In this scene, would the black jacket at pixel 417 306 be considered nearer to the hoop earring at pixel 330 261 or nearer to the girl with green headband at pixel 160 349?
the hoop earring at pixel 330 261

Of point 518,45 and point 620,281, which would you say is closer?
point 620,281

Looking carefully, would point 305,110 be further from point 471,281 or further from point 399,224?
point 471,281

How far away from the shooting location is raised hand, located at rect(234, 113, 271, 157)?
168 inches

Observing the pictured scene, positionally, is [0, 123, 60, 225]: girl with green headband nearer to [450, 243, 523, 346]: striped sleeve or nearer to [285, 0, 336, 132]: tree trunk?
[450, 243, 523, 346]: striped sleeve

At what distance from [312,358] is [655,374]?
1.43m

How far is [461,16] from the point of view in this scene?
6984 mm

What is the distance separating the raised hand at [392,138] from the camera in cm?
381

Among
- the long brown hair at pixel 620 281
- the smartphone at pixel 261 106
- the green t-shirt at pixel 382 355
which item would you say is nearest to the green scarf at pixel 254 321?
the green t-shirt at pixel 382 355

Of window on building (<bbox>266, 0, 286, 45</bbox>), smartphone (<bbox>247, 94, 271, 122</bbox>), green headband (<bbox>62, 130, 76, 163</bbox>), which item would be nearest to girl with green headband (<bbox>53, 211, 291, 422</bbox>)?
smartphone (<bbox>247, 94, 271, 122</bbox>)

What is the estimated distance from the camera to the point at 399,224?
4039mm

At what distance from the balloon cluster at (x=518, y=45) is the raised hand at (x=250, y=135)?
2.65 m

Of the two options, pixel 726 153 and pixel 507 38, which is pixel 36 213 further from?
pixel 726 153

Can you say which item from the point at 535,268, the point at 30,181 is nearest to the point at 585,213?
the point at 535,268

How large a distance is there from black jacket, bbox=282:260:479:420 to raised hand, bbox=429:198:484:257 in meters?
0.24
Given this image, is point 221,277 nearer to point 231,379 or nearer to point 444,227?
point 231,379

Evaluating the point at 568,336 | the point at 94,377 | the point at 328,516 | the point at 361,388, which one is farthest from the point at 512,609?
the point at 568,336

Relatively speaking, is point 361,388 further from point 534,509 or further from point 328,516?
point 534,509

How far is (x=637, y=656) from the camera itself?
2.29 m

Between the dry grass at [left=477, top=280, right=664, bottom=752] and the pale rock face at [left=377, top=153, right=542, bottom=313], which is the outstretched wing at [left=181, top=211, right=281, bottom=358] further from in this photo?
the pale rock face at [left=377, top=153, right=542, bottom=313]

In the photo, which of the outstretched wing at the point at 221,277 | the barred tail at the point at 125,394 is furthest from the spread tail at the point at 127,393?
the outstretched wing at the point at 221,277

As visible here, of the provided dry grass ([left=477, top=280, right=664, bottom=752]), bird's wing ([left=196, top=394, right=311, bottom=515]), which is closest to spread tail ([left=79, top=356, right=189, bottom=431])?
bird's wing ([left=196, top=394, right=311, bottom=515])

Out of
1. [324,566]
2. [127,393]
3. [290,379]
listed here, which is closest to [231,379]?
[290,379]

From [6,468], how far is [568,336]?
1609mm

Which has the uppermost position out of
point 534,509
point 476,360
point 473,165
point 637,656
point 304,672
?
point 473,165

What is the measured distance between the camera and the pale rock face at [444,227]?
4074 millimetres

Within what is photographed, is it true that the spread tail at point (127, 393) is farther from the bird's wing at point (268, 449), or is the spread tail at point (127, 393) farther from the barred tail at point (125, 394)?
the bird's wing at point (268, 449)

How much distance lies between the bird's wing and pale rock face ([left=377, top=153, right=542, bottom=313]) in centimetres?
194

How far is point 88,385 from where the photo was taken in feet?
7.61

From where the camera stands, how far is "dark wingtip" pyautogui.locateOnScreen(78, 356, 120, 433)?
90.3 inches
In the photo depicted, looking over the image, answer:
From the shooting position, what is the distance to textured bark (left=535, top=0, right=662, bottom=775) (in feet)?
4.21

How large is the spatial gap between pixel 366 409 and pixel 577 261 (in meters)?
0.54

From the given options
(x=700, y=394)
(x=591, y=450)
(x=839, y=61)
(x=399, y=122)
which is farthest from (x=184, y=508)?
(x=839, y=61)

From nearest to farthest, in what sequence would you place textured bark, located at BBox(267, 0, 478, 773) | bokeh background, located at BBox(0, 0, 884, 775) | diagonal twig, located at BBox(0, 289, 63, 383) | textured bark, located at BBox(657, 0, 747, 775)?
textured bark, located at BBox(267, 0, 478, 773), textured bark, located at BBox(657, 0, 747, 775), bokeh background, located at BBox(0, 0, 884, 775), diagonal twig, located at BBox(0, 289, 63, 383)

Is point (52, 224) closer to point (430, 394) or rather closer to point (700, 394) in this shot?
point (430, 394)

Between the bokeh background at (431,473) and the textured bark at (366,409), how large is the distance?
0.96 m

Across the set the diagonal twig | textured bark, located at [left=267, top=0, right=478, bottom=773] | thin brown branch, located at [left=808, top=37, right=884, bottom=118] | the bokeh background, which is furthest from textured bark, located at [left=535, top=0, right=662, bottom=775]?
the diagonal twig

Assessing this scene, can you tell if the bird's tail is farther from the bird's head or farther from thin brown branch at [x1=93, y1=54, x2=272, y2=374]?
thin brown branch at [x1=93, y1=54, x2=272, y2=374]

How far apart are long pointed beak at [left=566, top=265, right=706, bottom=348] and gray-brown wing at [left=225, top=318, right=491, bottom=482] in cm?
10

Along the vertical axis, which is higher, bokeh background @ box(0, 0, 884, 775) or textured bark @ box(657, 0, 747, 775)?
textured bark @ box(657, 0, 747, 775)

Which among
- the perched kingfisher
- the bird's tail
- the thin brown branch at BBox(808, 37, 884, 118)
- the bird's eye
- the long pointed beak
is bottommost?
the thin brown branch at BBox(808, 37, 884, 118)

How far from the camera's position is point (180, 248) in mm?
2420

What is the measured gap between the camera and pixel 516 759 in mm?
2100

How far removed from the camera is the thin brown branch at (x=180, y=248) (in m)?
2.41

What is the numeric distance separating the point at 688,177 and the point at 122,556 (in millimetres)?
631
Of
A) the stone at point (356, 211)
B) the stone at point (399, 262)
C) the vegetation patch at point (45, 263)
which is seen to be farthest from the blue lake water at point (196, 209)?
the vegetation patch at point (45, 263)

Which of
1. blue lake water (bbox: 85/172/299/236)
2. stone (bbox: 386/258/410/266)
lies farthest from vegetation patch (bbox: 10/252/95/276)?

-.-.-

Description of the task: Reproduce each entry above exactly, keeping every word.

Task result:
In this scene, would the black jacket at pixel 417 306 be considered nearer to the hoop earring at pixel 330 261 or nearer to the girl with green headband at pixel 160 349?
the hoop earring at pixel 330 261

Of point 518,45 and point 620,281, which would you say is closer?
point 620,281

Looking carefully, would point 305,110 be further from point 471,281 or further from point 399,224?
point 471,281

How far away from the shooting location is raised hand, located at rect(234, 113, 271, 157)?
168 inches

Observing the pictured scene, positionally, is [0, 123, 60, 225]: girl with green headband nearer to [450, 243, 523, 346]: striped sleeve or nearer to [285, 0, 336, 132]: tree trunk?
[450, 243, 523, 346]: striped sleeve

At what distance from [312,358] is [655,374]?
1.43m

How far is [461,16] from the point of view in this scene?
6984 mm

What is the distance separating the raised hand at [392,138] from the camera in cm?
381

Among
- the long brown hair at pixel 620 281
- the smartphone at pixel 261 106
- the green t-shirt at pixel 382 355
which item would you say is nearest to the green scarf at pixel 254 321?
the green t-shirt at pixel 382 355

Of window on building (<bbox>266, 0, 286, 45</bbox>), smartphone (<bbox>247, 94, 271, 122</bbox>), green headband (<bbox>62, 130, 76, 163</bbox>), which item would be nearest to girl with green headband (<bbox>53, 211, 291, 422</bbox>)?
smartphone (<bbox>247, 94, 271, 122</bbox>)

What is the estimated distance from the camera to the point at 399,224?
4039mm

At what distance from the balloon cluster at (x=518, y=45) is the raised hand at (x=250, y=135)?
2.65 m

Of the two options, pixel 726 153 and pixel 507 38, which is pixel 36 213 further from?
pixel 726 153

Can you say which item from the point at 535,268, the point at 30,181 is nearest to the point at 585,213?
the point at 535,268

How large a distance is there from black jacket, bbox=282:260:479:420 to raised hand, bbox=429:198:484:257 in meters?
0.24
Given this image, is point 221,277 nearer to point 231,379 or nearer to point 444,227?
point 231,379

Evaluating the point at 568,336 | the point at 94,377 | the point at 328,516 | the point at 361,388, which one is farthest from the point at 512,609?
the point at 568,336

Relatively speaking, is point 361,388 further from point 534,509 or further from point 328,516?
point 534,509

How far is (x=637, y=656) from the camera itself?
2.29 m

Between the dry grass at [left=477, top=280, right=664, bottom=752] and the pale rock face at [left=377, top=153, right=542, bottom=313], which is the outstretched wing at [left=181, top=211, right=281, bottom=358] further from in this photo?
the pale rock face at [left=377, top=153, right=542, bottom=313]

In the photo, which of the outstretched wing at the point at 221,277 | the barred tail at the point at 125,394 is furthest from the spread tail at the point at 127,393?
the outstretched wing at the point at 221,277

As visible here, of the provided dry grass ([left=477, top=280, right=664, bottom=752]), bird's wing ([left=196, top=394, right=311, bottom=515]), which is closest to spread tail ([left=79, top=356, right=189, bottom=431])?
bird's wing ([left=196, top=394, right=311, bottom=515])

Out of
1. [324,566]
2. [127,393]
3. [290,379]
listed here, which is closest to [231,379]?
[290,379]

From [6,468], how far is [568,336]?
1609mm

Which has the uppermost position out of
point 534,509
point 476,360
point 473,165
point 637,656
point 304,672
?
point 473,165

What is the measured distance between the camera and the pale rock face at [444,227]?
4074 millimetres

Within what is photographed, is it true that the spread tail at point (127, 393) is farther from the bird's wing at point (268, 449), or is the spread tail at point (127, 393) farther from the barred tail at point (125, 394)?
the bird's wing at point (268, 449)

How much distance lies between the bird's wing and pale rock face ([left=377, top=153, right=542, bottom=313]) in centimetres?
194

How far is point 88,385 from where the photo was taken in feet?
7.61

From where the camera stands, how far is "dark wingtip" pyautogui.locateOnScreen(78, 356, 120, 433)?
90.3 inches
In the photo depicted, looking over the image, answer:
From the shooting position, what is the distance to textured bark (left=535, top=0, right=662, bottom=775) (in feet)?
4.21

How large is the spatial gap between pixel 366 409 and pixel 577 261 (in meters)?
0.54

From the given options
(x=700, y=394)
(x=591, y=450)
(x=839, y=61)
(x=399, y=122)
which is farthest from (x=184, y=508)?
(x=839, y=61)

From nearest to farthest, in what sequence would you place textured bark, located at BBox(267, 0, 478, 773) | bokeh background, located at BBox(0, 0, 884, 775) | diagonal twig, located at BBox(0, 289, 63, 383) | textured bark, located at BBox(657, 0, 747, 775)?
textured bark, located at BBox(267, 0, 478, 773), textured bark, located at BBox(657, 0, 747, 775), bokeh background, located at BBox(0, 0, 884, 775), diagonal twig, located at BBox(0, 289, 63, 383)

Is point (52, 224) closer to point (430, 394) or rather closer to point (700, 394) in this shot?
point (430, 394)

Between the bokeh background at (431,473) and the textured bark at (366,409), how large is the distance?
0.96 m

Across the set the diagonal twig | textured bark, located at [left=267, top=0, right=478, bottom=773] | thin brown branch, located at [left=808, top=37, right=884, bottom=118] | the bokeh background, which is furthest from textured bark, located at [left=535, top=0, right=662, bottom=775]?
the diagonal twig

Assessing this scene, can you tell if the bird's tail is farther from the bird's head or farther from thin brown branch at [x1=93, y1=54, x2=272, y2=374]?
thin brown branch at [x1=93, y1=54, x2=272, y2=374]

How far apart are long pointed beak at [left=566, top=265, right=706, bottom=348] and gray-brown wing at [left=225, top=318, right=491, bottom=482] in cm?
10

Along the vertical axis, which is higher, bokeh background @ box(0, 0, 884, 775) or textured bark @ box(657, 0, 747, 775)?
textured bark @ box(657, 0, 747, 775)

Which among
- the perched kingfisher
- the bird's tail
- the thin brown branch at BBox(808, 37, 884, 118)
- the bird's eye
- the long pointed beak
is bottommost?
the thin brown branch at BBox(808, 37, 884, 118)

How far from the camera's position is point (180, 248) in mm?
2420

What is the measured gap between the camera and pixel 516 759 in mm?
2100

How far removed from the camera is the thin brown branch at (x=180, y=248) (in m)?
2.41

What is the numeric distance separating the point at 688,177 and the point at 122,556 (in millimetres)?
631
Of
A) the stone at point (356, 211)
B) the stone at point (399, 262)
C) the vegetation patch at point (45, 263)
which is seen to be farthest from the blue lake water at point (196, 209)?
the vegetation patch at point (45, 263)

Which of
1. blue lake water (bbox: 85/172/299/236)
2. stone (bbox: 386/258/410/266)
lies farthest from vegetation patch (bbox: 10/252/95/276)?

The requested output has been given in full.